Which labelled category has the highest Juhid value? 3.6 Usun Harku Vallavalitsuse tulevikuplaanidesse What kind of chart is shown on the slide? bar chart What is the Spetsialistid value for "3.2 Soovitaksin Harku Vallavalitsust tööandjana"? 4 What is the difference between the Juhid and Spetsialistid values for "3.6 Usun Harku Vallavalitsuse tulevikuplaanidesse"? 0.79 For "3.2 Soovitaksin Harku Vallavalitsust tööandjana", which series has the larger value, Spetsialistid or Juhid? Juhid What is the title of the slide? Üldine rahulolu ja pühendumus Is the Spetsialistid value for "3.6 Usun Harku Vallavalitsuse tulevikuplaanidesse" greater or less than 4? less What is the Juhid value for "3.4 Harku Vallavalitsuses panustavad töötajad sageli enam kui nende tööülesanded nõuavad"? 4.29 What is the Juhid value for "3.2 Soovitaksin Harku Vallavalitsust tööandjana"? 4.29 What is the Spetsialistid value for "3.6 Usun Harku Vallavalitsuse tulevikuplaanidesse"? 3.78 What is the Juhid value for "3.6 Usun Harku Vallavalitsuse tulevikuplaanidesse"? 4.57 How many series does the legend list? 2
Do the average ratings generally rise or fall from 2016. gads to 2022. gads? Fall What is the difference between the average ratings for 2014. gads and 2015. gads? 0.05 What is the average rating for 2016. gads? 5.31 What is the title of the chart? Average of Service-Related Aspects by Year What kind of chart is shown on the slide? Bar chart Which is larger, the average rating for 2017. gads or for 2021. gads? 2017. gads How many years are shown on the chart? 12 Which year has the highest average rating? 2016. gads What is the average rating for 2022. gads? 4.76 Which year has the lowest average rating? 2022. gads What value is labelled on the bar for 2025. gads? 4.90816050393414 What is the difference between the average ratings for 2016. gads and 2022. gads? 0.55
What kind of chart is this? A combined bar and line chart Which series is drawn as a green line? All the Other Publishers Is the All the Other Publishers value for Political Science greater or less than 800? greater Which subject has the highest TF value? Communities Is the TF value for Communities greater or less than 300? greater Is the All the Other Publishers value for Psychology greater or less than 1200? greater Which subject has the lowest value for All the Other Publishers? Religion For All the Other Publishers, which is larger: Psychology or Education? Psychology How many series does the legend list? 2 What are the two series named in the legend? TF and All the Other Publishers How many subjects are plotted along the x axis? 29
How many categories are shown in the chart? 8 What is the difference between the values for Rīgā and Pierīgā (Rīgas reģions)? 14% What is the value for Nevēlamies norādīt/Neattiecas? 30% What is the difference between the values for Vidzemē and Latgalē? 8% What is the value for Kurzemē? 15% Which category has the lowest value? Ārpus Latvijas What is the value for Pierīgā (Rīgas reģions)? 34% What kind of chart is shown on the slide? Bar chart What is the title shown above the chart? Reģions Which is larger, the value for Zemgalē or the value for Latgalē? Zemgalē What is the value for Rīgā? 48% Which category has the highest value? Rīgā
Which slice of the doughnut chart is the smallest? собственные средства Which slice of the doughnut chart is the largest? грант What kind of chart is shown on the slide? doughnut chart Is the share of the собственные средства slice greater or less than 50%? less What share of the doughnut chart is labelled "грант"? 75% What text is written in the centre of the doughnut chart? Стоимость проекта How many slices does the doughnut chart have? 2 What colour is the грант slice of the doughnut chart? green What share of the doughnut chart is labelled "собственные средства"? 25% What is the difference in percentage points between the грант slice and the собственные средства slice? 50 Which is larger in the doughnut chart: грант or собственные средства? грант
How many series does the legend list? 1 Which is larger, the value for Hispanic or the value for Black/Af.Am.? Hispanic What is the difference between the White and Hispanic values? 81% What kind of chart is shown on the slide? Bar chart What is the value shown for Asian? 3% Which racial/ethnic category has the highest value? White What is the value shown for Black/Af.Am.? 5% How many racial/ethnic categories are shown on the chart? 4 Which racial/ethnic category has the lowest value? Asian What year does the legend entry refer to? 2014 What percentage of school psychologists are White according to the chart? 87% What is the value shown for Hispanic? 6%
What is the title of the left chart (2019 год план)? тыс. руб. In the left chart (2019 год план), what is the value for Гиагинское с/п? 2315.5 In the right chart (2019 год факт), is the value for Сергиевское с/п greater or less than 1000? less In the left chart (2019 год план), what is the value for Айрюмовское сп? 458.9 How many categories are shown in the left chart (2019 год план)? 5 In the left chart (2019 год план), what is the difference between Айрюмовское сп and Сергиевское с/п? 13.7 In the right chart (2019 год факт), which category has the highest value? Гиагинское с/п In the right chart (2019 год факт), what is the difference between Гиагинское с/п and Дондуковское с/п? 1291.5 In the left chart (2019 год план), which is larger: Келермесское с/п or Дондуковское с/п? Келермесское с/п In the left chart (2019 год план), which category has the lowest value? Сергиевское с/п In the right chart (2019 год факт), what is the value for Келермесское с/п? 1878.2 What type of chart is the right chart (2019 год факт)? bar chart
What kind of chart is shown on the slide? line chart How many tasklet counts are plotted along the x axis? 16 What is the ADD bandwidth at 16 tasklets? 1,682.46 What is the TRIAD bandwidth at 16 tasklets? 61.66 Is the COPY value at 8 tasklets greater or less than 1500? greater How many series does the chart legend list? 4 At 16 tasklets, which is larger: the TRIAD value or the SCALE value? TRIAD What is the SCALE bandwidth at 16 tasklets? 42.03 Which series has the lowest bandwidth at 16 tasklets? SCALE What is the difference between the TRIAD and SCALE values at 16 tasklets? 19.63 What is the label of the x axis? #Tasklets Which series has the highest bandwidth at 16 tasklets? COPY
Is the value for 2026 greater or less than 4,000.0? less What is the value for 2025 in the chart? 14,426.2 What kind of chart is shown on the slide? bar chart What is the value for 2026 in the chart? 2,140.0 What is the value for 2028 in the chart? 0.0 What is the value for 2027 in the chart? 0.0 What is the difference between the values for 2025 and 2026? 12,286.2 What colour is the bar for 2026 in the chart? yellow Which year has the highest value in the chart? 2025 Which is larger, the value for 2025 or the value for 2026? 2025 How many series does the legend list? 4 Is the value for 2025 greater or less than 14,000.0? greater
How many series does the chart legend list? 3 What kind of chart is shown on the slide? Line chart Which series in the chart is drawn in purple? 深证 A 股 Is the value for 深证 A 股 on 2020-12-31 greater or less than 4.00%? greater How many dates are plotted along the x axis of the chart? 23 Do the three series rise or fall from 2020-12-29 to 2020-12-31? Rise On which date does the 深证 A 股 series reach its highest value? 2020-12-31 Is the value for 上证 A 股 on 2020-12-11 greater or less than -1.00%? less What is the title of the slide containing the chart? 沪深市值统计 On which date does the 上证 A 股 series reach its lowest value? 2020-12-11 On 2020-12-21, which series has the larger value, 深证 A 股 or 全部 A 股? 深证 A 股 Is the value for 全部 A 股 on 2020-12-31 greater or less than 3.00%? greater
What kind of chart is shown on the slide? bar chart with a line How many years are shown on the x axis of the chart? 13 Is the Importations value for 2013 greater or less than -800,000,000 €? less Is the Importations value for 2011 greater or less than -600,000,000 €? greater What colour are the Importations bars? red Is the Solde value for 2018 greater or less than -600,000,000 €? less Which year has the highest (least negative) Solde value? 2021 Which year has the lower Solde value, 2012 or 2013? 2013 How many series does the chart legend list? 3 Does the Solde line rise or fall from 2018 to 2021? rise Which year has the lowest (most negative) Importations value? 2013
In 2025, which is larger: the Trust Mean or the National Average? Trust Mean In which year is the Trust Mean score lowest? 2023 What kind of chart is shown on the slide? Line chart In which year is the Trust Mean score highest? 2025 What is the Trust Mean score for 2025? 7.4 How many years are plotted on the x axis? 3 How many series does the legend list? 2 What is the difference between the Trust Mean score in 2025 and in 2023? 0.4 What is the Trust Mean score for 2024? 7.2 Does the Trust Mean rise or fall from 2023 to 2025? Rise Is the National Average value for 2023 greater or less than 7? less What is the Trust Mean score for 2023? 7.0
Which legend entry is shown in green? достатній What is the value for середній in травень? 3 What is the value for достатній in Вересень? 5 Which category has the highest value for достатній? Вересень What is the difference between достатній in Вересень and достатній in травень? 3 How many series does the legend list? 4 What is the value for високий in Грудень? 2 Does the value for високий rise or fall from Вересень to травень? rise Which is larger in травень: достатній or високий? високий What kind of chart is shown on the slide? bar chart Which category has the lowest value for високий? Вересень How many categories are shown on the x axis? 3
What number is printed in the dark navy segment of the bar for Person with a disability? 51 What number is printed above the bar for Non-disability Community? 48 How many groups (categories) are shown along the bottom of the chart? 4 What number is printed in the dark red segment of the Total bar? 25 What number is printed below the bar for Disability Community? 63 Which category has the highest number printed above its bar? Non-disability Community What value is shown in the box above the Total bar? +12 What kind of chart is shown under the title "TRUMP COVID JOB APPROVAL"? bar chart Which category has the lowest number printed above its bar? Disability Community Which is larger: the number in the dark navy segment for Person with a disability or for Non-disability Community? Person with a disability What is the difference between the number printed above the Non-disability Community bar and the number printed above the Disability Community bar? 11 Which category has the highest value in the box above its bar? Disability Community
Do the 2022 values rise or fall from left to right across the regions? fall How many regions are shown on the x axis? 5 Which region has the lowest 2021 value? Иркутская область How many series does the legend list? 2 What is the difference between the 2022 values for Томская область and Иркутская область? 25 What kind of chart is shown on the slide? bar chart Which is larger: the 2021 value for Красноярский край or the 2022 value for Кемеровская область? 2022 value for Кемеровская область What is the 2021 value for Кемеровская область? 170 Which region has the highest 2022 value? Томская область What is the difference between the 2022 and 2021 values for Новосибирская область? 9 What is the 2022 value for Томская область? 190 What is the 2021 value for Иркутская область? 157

What to do =>
Please write out the material above word for word, starting at its very beginning and ending with the line that contains "Do the average".

Solution to this exercise =>
Which labelled category has the highest Juhid value? 3.6 Usun Harku Vallavalitsuse tulevikuplaanidesse What kind of chart is shown on the slide? bar chart What is the Spetsialistid value for "3.2 Soovitaksin Harku Vallavalitsust tööandjana"? 4 What is the difference between the Juhid and Spetsialistid values for "3.6 Usun Harku Vallavalitsuse tulevikuplaanidesse"? 0.79 For "3.2 Soovitaksin Harku Vallavalitsust tööandjana", which series has the larger value, Spetsialistid or Juhid? Juhid What is the title of the slide? Üldine rahulolu ja pühendumus Is the Spetsialistid value for "3.6 Usun Harku Vallavalitsuse tulevikuplaanidesse" greater or less than 4? less What is the Juhid value for "3.4 Harku Vallavalitsuses panustavad töötajad sageli enam kui nende tööülesanded nõuavad"? 4.29 What is the Juhid value for "3.2 Soovitaksin Harku Vallavalitsust tööandjana"? 4.29 What is the Spetsialistid value for "3.6 Usun Harku Vallavalitsuse tulevikuplaanidesse"? 3.78 What is the Juhid value for "3.6 Usun Harku Vallavalitsuse tulevikuplaanidesse"? 4.57 How many series does the legend list? 2
Do the average ratings generally rise or fall from 2016. gads to 2022. gads? Fall What is the difference between the average ratings for 2014. gads and 2015. gads? 0.05 What is the average rating for 2016. gads? 5.31 What is the title of the chart? Average of Service-Related Aspects by Year What kind of chart is shown on the slide? Bar chart Which is larger, the average rating for 2017. gads or for 2021. gads? 2017. gads How many years are shown on the chart? 12 Which year has the highest average rating? 2016. gads What is the average rating for 2022. gads? 4.76 Which year has the lowest average rating? 2022. gads What value is labelled on the bar for 2025. gads? 4.90816050393414 What is the difference between the average ratings for 2016. gads and 2022. gads? 0.55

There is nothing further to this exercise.